**Quellenauszug:**
Warum üben wir Kritik an den aktuellen Plänen der Reform des Gemeinsamen Europäischen Asylsystems (GEAS)?

08.08.2023

Kein Mensch flieht ohne Grund. Die Menschen setzen dabei ihr Leben aufs Spiel, denn sichere Einreisewege gibt es nicht. Vor Krieg und Verfolgung fliehende Menschen werden als illegal diffamiert. Die Unterbringung der schutzsuchenden Menschen in Haftlagern sowie die Legalisierung gewaltsamer Pushbacks[1] ist menschenverachtend.

  • Die gerechte Verteilung schutzsuchender Menschen innerhalb der EU ist grundsätzlich richtig. Die EU hat mit über 500 Millionen Einwohner*innen wesentlich mehr Möglichkeiten neu ankommende Menschen zu integrieren. Der geplante »Solidaritätsmechanismus« sieht das jedoch nicht vor. Eine verpflichtende Aufnahme von Schutzsuchenden durch alle EU-Staaten ist nicht vorgesehen. Statt fliehende Personen aufzunehmen, sollen EU-Staaten schlicht Geld an außereuropäische Drittstaaten zur Abwehr von Menschen auf der Flucht zahlen können.
  • Kinder können in Grenzverfahren kommen und damit de facto inhaftiert werden. Wenn Schutzsuchende die EU-Grenzen unregistriert überschreiten und zum Beispiel in Deutschland ankommen, wäre auch hier die Anwendung von Grenzverfahren nicht ausgeschlossen. Auch für andere vulnerable Menschen gibt es keine generellen Ausnahmen vom Grenzverfahren.
  • In Europa ankommende Schutzsuchende können in Drittstaaten abgeschoben werden, die sie nie zuvor betreten haben, nur minimalste Versorgung muss dort gewährleistet werden. So wird es EU-Staaten ermöglicht, vergleichbare Abkommen wie das zwischen England und Ruanda (das gerade von einem Gericht gekippt wurde) zu schließen, um sich aus dem Schutz für Geflüchtete zu ziehen.
  • Die mörderische Praxis der Pushbacks wird voraussichtlich zunehmen, denn die Verantwortung für die ankommenden Schutzsuchenden bleibt bei den EU-Grenzstaaten. Über die Krisenverordnung inklusive Instrumentalisierung wird im September weiterverhandelt². Eine Bewilligung dieser bedeutet, dass der Zugang zu einem Asylverfahren ausgehebelt werden kann und Pushbacks als präventiver Grenzschutz legitimiert werden.

**Aufgaben:**
(a) Wie viele Einwohner*innen hat die EU laut dem Text zur GEAS-Reform?
(b) Schreib den Text zur GEAS-Reform von „Kein Mensch flieht“ bis „Pushbacks[1] ist menschenverachtend.“ wortgetreu ab.

Datensätze zum räumlichen Denken:
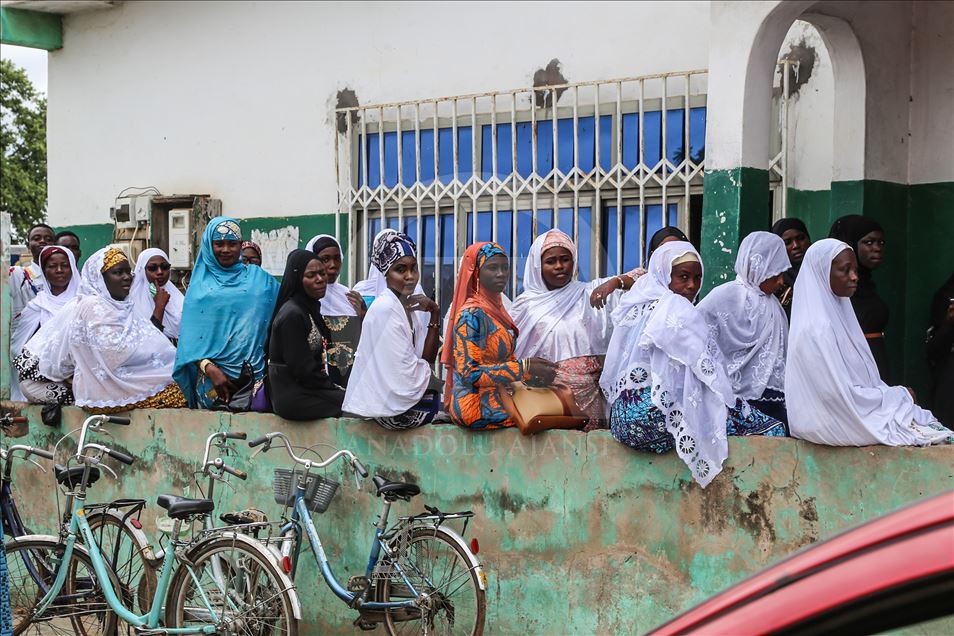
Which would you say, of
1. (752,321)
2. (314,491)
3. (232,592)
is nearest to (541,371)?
(752,321)

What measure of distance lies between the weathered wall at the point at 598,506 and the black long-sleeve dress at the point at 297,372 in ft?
0.29

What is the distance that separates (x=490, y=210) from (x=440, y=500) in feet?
10.3

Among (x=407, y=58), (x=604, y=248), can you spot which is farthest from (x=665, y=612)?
(x=407, y=58)

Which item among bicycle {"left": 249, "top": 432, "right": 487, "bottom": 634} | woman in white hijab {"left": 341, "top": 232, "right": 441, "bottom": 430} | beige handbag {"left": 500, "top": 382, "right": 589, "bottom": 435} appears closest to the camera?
bicycle {"left": 249, "top": 432, "right": 487, "bottom": 634}

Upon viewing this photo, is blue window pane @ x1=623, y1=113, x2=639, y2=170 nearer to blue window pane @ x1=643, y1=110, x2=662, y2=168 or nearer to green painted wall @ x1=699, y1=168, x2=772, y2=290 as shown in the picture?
blue window pane @ x1=643, y1=110, x2=662, y2=168

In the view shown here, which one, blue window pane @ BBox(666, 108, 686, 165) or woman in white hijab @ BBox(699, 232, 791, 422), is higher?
blue window pane @ BBox(666, 108, 686, 165)

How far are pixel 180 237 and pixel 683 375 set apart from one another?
19.8ft

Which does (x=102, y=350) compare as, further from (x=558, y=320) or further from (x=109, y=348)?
(x=558, y=320)

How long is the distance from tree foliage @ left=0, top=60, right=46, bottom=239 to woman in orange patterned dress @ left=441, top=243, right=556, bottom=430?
23.6 m

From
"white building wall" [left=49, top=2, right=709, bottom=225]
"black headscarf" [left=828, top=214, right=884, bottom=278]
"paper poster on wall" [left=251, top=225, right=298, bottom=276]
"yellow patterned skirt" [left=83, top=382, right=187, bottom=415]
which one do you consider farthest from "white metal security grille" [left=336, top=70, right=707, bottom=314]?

**Lösungen:**
(a) Über 500 Millionen.

(b)
Kein Mensch flieht ohne Grund. Die Menschen setzen dabei ihr Leben aufs Spiel, denn sichere Einreisewege gibt es nicht. Vor Krieg und Verfolgung fliehende Menschen werden als illegal diffamiert. Die Unterbringung der schutzsuchenden Menschen in Haftlagern sowie die Legalisierung gewaltsamer Pushbacks[1] ist menschenverachtend.